Welding Yearly Salary: What to Expect from a Career in Welding
Welding is a vital part of many industries, from automotive to aerospace, that requires specialized skills and a high level of safety. As such, welders command a competitive wage. But what is the average welding yearly salary? In this article, we’ll explore the salaries associated with a career in welding, as well as the factors that affect salary potential.
Understanding Welding Salary Potential
The welding yearly salary varies greatly depending on the type of welding, the type of industry, and the experience of the welder. According to the Bureau of Labor Statistics, the median annual wage for welders, cutters, solderers, and brazers was $42,490 in May 2019. The lowest 10 percent earned less than $28,300, and the highest 10 percent earned more than $67,350.
The type of welding you do can also affect your salary potential. Those who specialize in welding techniques such as arc welding, gas welding, and plasma arc welding make higher wages than those who specialize in more basic welding techniques. The industry you work in can also affect your salary potential. Those who work in the oil and gas industry tend to make higher wages than those who work in other industries.
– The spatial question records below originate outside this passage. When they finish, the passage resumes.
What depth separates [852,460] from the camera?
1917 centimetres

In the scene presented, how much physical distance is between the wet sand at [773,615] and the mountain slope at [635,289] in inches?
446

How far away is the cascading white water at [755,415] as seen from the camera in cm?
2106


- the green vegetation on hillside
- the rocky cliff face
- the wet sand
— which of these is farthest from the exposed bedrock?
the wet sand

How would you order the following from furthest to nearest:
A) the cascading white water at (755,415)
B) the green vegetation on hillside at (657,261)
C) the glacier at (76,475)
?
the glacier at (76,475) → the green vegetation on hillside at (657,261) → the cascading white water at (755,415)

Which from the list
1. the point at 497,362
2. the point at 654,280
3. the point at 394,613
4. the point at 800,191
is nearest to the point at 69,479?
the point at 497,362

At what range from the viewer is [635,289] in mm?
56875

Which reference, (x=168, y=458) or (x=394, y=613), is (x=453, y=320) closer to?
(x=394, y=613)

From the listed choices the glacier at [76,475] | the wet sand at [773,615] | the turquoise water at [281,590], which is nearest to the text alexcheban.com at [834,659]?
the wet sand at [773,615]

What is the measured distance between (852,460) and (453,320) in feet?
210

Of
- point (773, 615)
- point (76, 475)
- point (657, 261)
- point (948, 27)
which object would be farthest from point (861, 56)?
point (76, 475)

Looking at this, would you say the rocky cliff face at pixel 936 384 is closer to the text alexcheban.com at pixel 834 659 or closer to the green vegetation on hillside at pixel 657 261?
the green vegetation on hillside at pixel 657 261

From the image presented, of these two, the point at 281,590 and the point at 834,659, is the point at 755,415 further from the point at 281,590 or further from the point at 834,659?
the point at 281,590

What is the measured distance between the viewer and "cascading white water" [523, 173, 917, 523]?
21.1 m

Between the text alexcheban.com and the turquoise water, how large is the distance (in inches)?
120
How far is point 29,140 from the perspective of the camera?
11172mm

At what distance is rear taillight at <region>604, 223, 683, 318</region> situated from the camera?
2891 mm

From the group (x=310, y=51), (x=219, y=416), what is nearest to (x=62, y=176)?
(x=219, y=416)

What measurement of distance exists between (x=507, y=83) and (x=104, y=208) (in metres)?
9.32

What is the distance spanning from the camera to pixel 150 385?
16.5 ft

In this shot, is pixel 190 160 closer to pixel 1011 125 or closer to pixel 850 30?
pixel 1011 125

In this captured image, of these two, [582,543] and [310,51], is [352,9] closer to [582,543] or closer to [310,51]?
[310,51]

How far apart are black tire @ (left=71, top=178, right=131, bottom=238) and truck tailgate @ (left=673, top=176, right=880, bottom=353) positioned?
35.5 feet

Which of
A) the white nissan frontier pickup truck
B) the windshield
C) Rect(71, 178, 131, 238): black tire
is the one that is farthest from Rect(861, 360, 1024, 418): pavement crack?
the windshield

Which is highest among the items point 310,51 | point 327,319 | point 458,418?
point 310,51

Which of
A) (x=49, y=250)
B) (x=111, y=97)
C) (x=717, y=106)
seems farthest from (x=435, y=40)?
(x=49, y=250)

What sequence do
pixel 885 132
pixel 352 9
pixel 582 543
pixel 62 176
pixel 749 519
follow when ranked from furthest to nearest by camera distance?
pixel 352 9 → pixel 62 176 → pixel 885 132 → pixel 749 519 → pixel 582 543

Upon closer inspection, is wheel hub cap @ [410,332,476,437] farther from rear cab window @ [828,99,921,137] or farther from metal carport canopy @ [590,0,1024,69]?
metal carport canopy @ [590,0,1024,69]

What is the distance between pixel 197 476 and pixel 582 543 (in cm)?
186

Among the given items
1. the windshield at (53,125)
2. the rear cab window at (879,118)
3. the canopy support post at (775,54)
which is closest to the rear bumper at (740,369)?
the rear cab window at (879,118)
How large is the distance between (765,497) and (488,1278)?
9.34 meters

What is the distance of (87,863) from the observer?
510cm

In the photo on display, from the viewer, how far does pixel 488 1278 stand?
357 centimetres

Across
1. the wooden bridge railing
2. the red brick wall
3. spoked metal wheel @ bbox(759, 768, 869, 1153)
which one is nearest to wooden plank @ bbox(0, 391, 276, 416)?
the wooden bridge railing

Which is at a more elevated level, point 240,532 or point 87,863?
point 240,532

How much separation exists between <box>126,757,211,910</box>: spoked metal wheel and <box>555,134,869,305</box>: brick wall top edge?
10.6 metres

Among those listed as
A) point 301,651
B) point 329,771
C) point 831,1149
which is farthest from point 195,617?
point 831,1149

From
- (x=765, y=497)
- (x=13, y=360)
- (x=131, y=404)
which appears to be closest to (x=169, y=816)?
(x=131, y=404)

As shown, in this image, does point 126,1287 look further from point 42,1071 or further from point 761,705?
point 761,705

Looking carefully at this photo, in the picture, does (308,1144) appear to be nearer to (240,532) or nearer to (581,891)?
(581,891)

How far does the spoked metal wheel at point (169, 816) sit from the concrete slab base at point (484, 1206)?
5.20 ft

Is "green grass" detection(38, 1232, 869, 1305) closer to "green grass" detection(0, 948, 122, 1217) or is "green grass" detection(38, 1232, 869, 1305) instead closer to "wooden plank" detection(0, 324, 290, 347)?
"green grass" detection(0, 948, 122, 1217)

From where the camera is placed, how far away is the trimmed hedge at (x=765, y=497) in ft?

Factors That Affect Welding Yearly Salary
Welders’ salaries are affected by several factors, including their experience level, their location, and the industry they work in. Here’s a closer look at some of the factors that influence welding salaries:
Experience is a major factor in determining welding yearly salary. Welders with more experience are often paid more than those with less experience. Additionally, welders who specialize in certain welding techniques may be able to command higher salaries than those who do not specialize.
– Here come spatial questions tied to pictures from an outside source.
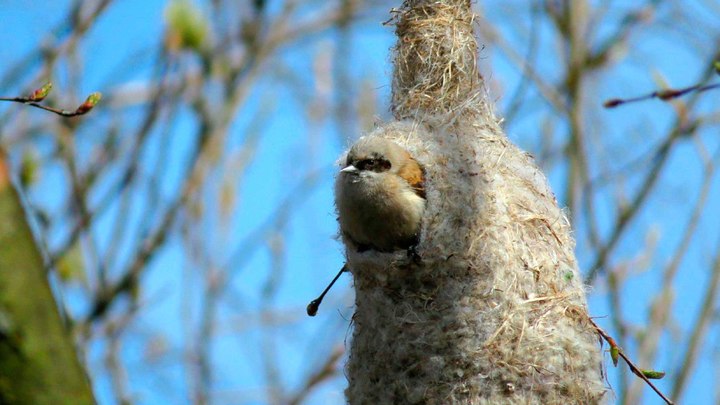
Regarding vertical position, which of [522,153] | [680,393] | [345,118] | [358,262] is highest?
[522,153]

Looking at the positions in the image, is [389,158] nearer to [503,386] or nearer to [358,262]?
[358,262]

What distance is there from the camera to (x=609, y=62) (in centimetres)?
538

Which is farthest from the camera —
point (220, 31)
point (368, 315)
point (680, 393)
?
point (220, 31)

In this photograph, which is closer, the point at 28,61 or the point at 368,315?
the point at 368,315

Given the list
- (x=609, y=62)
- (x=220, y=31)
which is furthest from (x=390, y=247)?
(x=609, y=62)

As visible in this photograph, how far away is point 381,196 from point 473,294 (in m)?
0.48

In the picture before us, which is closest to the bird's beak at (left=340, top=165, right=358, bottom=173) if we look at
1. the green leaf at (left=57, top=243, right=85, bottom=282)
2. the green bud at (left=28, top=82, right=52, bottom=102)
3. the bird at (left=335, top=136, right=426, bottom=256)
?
the bird at (left=335, top=136, right=426, bottom=256)

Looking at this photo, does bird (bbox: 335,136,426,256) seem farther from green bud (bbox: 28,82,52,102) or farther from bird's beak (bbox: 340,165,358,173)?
green bud (bbox: 28,82,52,102)

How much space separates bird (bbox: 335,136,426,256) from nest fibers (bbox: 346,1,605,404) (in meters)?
0.06

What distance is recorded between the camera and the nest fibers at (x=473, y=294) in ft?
8.48

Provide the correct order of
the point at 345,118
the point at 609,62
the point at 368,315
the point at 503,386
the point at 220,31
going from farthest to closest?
the point at 345,118 < the point at 609,62 < the point at 220,31 < the point at 368,315 < the point at 503,386

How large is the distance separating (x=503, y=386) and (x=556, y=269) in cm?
47

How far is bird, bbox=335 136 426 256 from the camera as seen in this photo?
2.91 meters

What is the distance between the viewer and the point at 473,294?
2678mm
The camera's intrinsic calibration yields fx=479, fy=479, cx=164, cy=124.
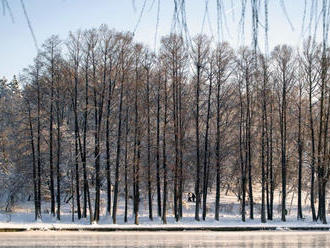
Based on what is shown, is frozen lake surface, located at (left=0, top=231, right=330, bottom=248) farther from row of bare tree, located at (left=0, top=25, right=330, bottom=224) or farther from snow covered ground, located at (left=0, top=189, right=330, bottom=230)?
row of bare tree, located at (left=0, top=25, right=330, bottom=224)

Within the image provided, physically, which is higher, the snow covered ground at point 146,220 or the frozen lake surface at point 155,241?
the frozen lake surface at point 155,241

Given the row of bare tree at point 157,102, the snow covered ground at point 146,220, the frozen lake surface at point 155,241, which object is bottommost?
the snow covered ground at point 146,220

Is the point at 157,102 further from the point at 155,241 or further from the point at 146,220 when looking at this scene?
the point at 155,241

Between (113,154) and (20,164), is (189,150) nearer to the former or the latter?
(113,154)

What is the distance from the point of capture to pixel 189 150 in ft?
138

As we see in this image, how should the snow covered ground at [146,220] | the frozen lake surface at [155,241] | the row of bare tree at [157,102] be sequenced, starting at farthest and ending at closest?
the row of bare tree at [157,102]
the snow covered ground at [146,220]
the frozen lake surface at [155,241]

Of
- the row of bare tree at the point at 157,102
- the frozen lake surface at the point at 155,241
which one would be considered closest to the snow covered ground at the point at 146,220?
the row of bare tree at the point at 157,102

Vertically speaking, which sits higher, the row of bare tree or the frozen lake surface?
the row of bare tree

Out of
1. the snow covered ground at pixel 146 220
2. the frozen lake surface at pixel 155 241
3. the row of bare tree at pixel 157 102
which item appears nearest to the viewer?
the frozen lake surface at pixel 155 241

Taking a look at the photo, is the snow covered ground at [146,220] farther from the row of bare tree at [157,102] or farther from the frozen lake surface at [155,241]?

Location can also affect welding salaries. In some parts of the country, welders are in high demand and may receive higher salaries. In other parts of the country, welding salaries may be lower due to a lower demand for welders.
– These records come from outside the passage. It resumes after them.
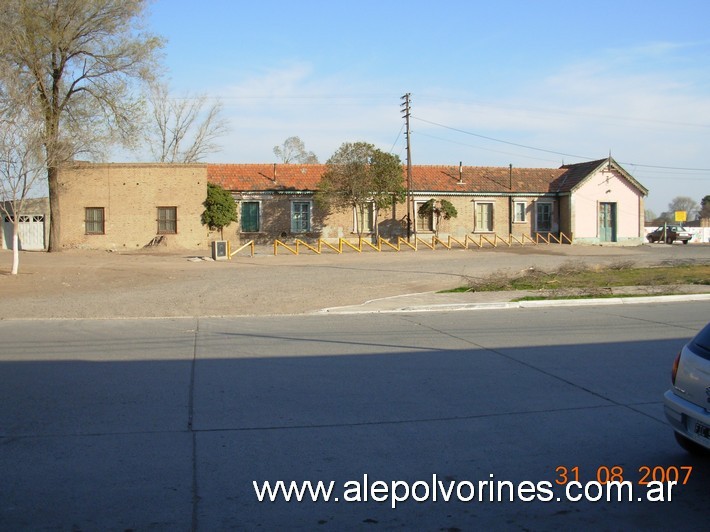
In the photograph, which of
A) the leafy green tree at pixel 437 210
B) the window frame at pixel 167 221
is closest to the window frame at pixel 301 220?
the leafy green tree at pixel 437 210

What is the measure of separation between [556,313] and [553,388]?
8098 millimetres

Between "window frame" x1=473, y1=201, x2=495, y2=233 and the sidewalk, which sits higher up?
"window frame" x1=473, y1=201, x2=495, y2=233

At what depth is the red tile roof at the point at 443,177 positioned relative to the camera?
44.2m

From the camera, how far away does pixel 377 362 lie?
1047cm

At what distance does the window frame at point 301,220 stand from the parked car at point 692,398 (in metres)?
38.9

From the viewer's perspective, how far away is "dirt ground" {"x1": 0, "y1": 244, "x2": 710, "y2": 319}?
18.0 m

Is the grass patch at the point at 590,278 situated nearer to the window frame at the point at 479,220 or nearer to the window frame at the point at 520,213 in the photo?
the window frame at the point at 479,220

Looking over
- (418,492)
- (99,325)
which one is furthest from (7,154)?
(418,492)

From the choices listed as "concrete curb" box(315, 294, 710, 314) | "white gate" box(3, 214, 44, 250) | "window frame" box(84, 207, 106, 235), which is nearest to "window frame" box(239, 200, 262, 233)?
"window frame" box(84, 207, 106, 235)

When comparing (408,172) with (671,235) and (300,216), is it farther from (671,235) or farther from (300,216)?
(671,235)

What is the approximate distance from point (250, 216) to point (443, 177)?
13.8m

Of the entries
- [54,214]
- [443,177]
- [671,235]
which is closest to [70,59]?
[54,214]

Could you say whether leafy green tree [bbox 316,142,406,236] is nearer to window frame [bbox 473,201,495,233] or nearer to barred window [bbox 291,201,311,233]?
barred window [bbox 291,201,311,233]

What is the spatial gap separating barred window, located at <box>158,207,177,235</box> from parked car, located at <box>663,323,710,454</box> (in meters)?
36.3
The industry you work in can also affect your welding salary. Those who work in the oil and gas industry, for example, tend to make higher wages than those who work in other industries.
Welding Certification and Education
Welders can increase their salary potential by earning certifications and completing formal education programs. Those who hold certifications such as the American Welding Society (AWS) certification may be able to command higher salaries than those who do not hold certifications. Additionally, completing a formal welding education program, such as a two-year associate’s degree program or a four-year bachelor’s degree program, can help welders increase their salary potential.
Welding Yearly Salary Outlook
The welding industry is expected to grow in the coming years, which could lead to an increase in welding salaries. According to the Bureau of Labor Statistics, employment of welders is projected to grow 4 percent from 2019 to 2029, which is about as fast as the average for all occupations. This growth could lead to an increase in welding salaries, as welders become increasingly in demand.
Conclusion: Welding Yearly Salary
Welders command a competitive salary, with the median annual salary for welders, cutters, solderers, and brazers standing at $42,490 in May 2019. Salary potential is affected by several factors, including experience, location, and industry. Additionally, welders can increase their salary potential by earning certifications and completing formal education programs. The welding industry is expected to grow in the coming years, which could lead to an increase in welding salaries.